No attachment. You have to copy/paste the attachment link into the message.
 
I would rather see designers and engineers exercise awareness of the state of their designs. But the pro-competence faction doesn't attract many rabid or even casual followers.
 
Paul,

Of course adding the missing attachment would possibly help determine what you mean, but I'm not clear on what about the bolded statement you take issue with or want to discuss. Could you clarify a bit?

It also always helps to state the version in question, in your case Y14.5-2009.
 
Oop. The attachment function doesn't like files with the ampersand or I think other symbols (ie: GD&T is a common error around here), I tried to guess at the file name to try and pull up the link but no luck, I would try to reattach without any symbols.

Also, can you expand on more specifically what you want to discuss about Rule#1, "true geometric form" and/or drawing practices? Your OP is pretty general.
 
Replace the offending "&" with "%26" (not the quotes, just the contents) in the download url that shows up when clicking on the link.

Dataset extract:
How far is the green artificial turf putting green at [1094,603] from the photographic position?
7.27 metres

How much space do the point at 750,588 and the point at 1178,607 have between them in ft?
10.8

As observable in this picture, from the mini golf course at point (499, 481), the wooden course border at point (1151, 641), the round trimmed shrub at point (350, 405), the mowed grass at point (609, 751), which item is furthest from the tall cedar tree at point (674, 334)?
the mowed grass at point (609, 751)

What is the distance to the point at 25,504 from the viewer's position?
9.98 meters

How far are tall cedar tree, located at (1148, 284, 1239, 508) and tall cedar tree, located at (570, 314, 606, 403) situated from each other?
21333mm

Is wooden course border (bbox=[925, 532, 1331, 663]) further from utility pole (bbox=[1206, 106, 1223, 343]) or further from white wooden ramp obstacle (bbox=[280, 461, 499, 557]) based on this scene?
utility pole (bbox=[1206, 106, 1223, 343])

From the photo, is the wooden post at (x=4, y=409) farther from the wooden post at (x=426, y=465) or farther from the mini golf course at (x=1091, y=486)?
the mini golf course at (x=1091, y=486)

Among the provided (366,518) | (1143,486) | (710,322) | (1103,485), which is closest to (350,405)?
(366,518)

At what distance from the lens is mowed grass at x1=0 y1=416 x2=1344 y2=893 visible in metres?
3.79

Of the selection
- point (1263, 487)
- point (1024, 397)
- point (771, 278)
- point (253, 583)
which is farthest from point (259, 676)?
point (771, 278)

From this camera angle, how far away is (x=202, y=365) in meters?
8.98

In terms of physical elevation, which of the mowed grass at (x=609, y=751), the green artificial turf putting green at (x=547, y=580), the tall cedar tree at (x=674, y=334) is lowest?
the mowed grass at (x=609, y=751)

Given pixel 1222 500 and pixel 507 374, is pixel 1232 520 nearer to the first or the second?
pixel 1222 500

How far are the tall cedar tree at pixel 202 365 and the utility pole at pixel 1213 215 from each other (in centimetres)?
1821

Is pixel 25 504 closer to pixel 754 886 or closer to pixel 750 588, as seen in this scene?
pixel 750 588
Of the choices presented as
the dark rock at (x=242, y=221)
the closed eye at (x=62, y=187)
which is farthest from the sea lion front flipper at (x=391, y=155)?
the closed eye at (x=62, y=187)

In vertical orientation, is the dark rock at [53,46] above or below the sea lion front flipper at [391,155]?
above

Exercises:
(1) According to the forum thread, what should replace the "&" in the download URL?
(2) Do the following statements agree with the forum thread? Answer yes or no for each and quote the deciding words. (a) The attachment function has trouble with files whose names contain an ampersand. (b) One poster guessed the file name and succeeded in pulling up the link. (c) The pro-competence faction attracts many followers.
(3) Print everything in the forum thread from "It also always" down to "without any symbols.".

Outputs:
(1) "%26"

(2)
(a) Yes: "The attachment function doesn't like files with the ampersand"
(b) No: "I tried to guess at the file name to try and pull up the link but no luck"
(c) No: "But the pro-competence faction doesn't attract many rabid or even casual followers."

(3)
It also always helps to state the version in question, in your case Y14.5-2009.
 
Oop. The attachment function doesn't like files with the ampersand or I think other symbols (ie: GD&T is a common error around here), I tried to guess at the file name to try and pull up the link but no luck, I would try to reattach without any symbols.